Writing the title of this post, I thought, “people are going to think this is a post about working in a school with privileged kids,” and so I was going to change it, but then I decided to leave it. I could write that post, and I’m sure I’d have things to say, but tonight, what I want to write about is the privilege I feel in working with kids.
Maybe it’s partly the privilege of working with people, period. Unless you work in isolation, having any full-time job means interacting with people, every one of them (including yourself!) flawed. Inevitably, you develop connections with those people–some strong, some less strong; some functional, some less functional; some amusing, some frustrating. Typically all of those things with the same people! You make each other laugh; you get on each other’s nerves; you push each other to grow. You can’t help but connect, and it’s often pretty wonderful.

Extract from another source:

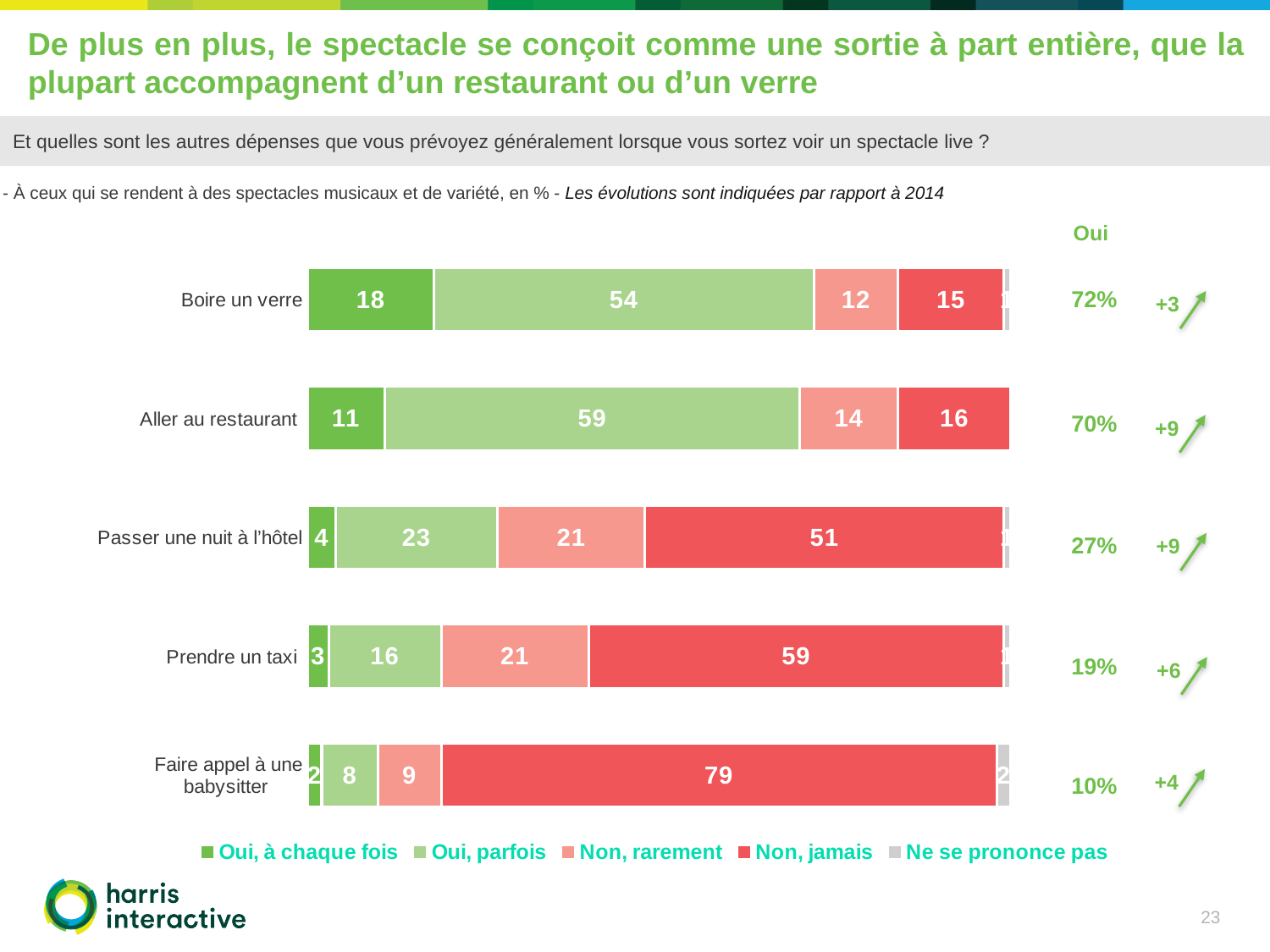
What is the "Oui" percentage shown for "Passer une nuit à l'hôtel"? 27% How many series does the legend list? 5 What kind of chart is shown on the slide? stacked bar chart How many categories (types of expense) does the chart show? 5 What is the value of "Non, jamais" for "Faire appel à une babysitter"? 79 What is the value of "Oui, parfois" for "Aller au restaurant"? 59 Which category has the highest "Non, jamais" value? Faire appel à une babysitter What evolution compared to 2014 is shown for "Aller au restaurant"? +9 Which is larger: the "Non, rarement" value for "Aller au restaurant" or for "Boire un verre"? Aller au restaurant Which category has the lowest "Oui" percentage? Faire appel à une babysitter What is the value of "Oui, à chaque fois" for "Boire un verre"? 18 What is the difference between the "Non, jamais" values for "Prendre un taxi" and "Passer une nuit à l'hôtel"? 8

With kids, it’s a bit different. It’s the same–you definitely connect–but it’s also different. With middle schoolers in particular (for me, at least), part of the beauty of the work is getting to witness and be a part of a piece of life where nobody has it figured out, where the expectation is that everyone is going to be fumbling along and having moments of greatness, moments of confusion, moments of joy, moments of sorrow. There are days where I see these kids wrestling with this huge task of growing up, and I just am overwhelmed with admiration for them. They break my heart, and they fill my heart, sometimes simultaneously. They believe fiercely in social justice, and they hurt each other. They want to believe the world is kind, and they want to fix the broken parts, but their fears and desire to fit in can work against that. They are discovering how complicated this whole living thing is, and realizing that the adults don’t have it figured out either. How scary is that?
It’s a tumultuous time. I was at a workshop last week where the presenter said that most people say that their hardest year was when they were 13, but when asked why, they can’t remember. They have blocked it out! But as hard as middle school is, it’s also pretty magical. I see kids deeply engaged with their questions about how the world works. If you ever want to have hope for the future, talk to a group of 12-year-olds about social injustice–they are fired up about it, and they have limitless ideas for fixing this planet and the people on it. Watch a kid wrestle with their identity and come out the other side, confident in who they are and hopeful about their future. See how fiercely kids will defend their friends, and how proud they are when you catch them quietly doing the right thing.
They are vulnerable and strong; afraid and confident. They are beautiful. It is a privilege to spend my days surrounded by their chaos and goofiness and potential. Maybe if all of us embraced the middle schooler inside of us–remembered that it’s okay to be confused and conflicted and curious and idealistic, that it’s okay to believe in possibility and okay to feel defeated by what seems impossible, that we don’t have to have it all figured out but can instead just live in whatever moment we are in–we’d all be better off. If you forgot to pack your gym shoes or bring home your science binder (or the adult equivalent), or you weren’t as kind to someone you love as you would like to be, or you weren’t as patient as you could have been, it’s okay. You get to try again tomorrow, and the next day, and nobody expected you to be perfect anyway. Just keep trying.